*What you have to do*
Copy out each of these lines without changing anything, and leave out the pictures.

──────── Information given ────────

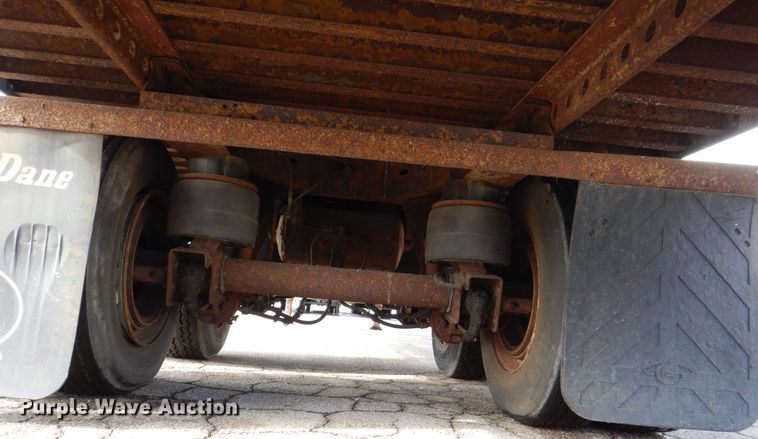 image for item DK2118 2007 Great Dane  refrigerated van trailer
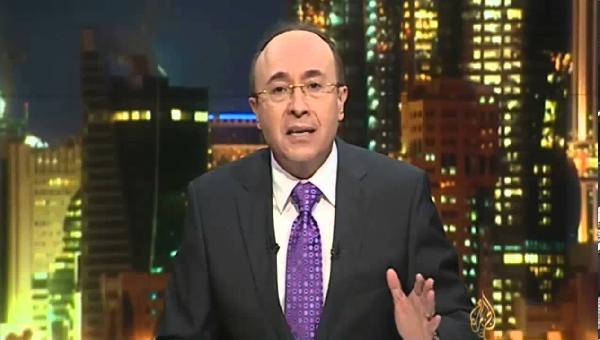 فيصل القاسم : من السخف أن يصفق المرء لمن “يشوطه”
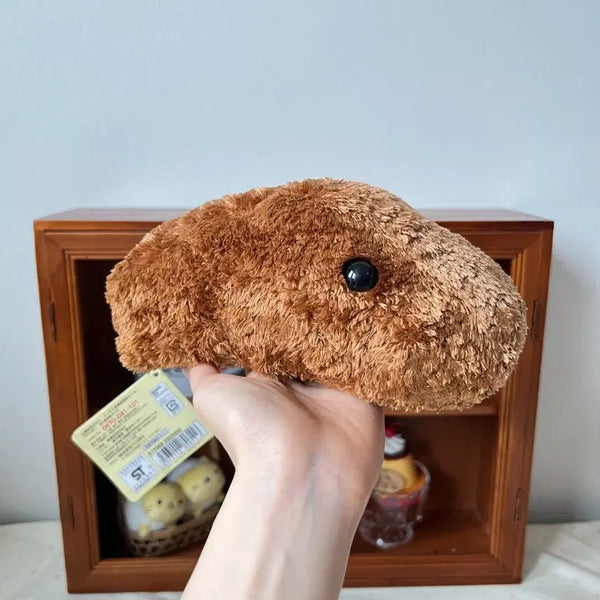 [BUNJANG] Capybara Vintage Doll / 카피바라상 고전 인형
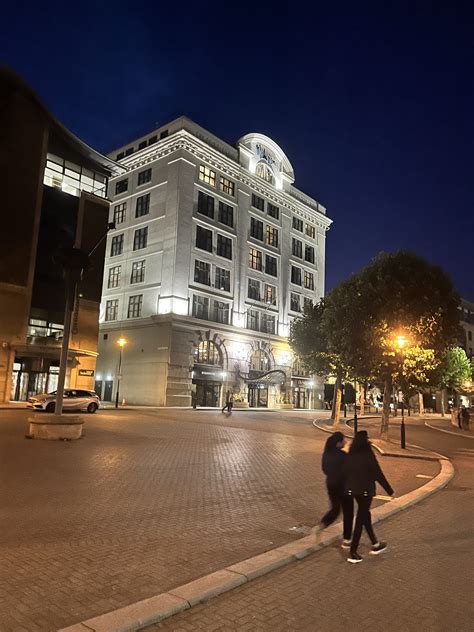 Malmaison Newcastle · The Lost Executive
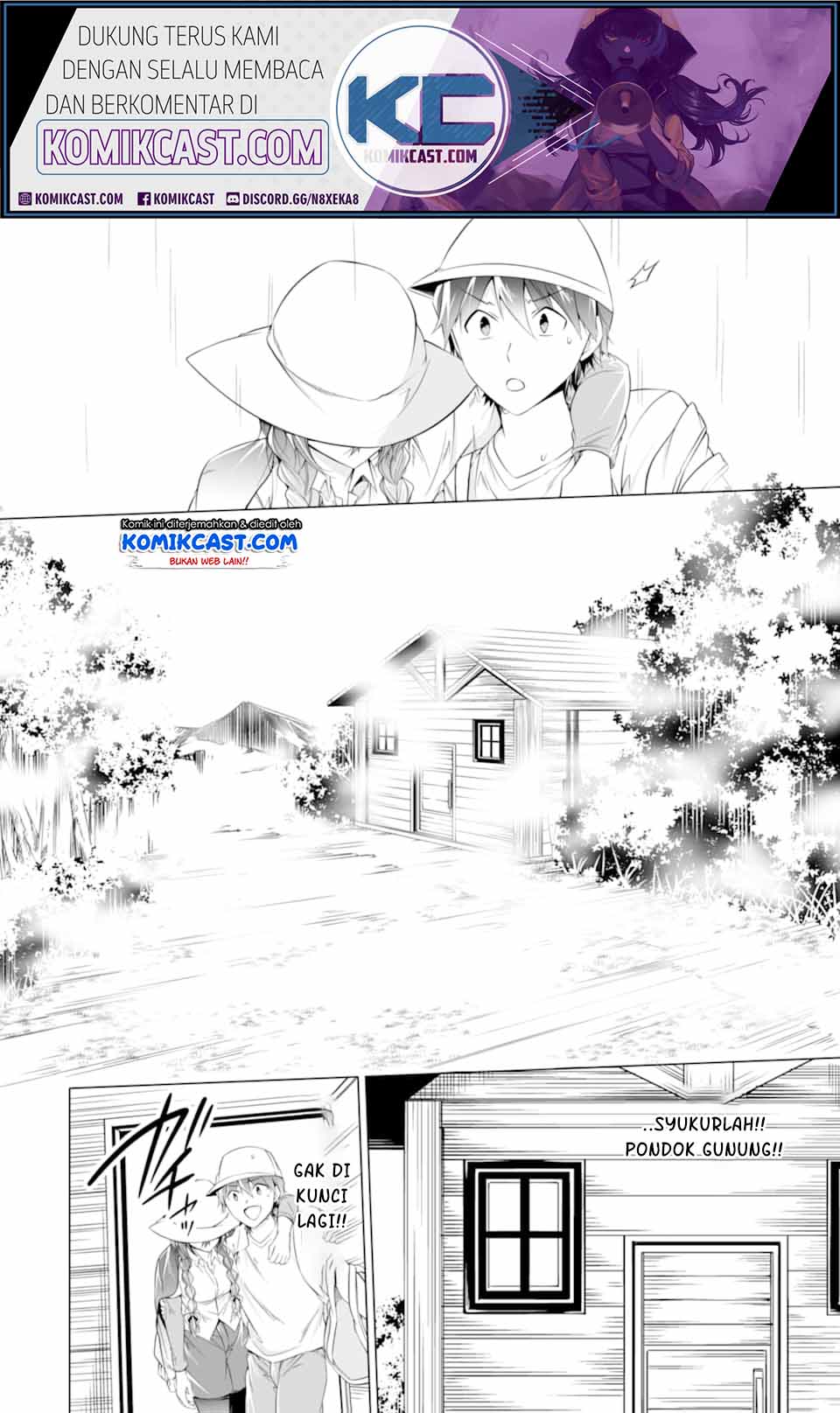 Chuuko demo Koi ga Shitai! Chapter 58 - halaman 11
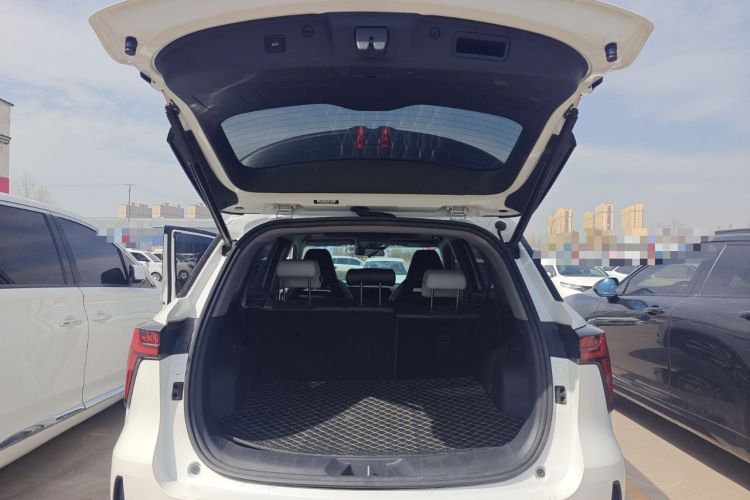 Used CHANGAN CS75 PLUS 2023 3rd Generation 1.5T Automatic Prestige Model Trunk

────────

*Exercise solution*
 image for item DK2118 2007 Great Dane  refrigerated van trailer
 فيصل القاسم : من السخف أن يصفق المرء لمن “يشوطه”
 [BUNJANG] Capybara Vintage Doll / 카피바라상 고전 인형
 Malmaison Newcastle · The Lost Executive
 Chuuko demo Koi ga Shitai! Chapter 58 - halaman 11
 Used CHANGAN CS75 PLUS 2023 3rd Generation 1.5T Automatic Prestige Model Trunk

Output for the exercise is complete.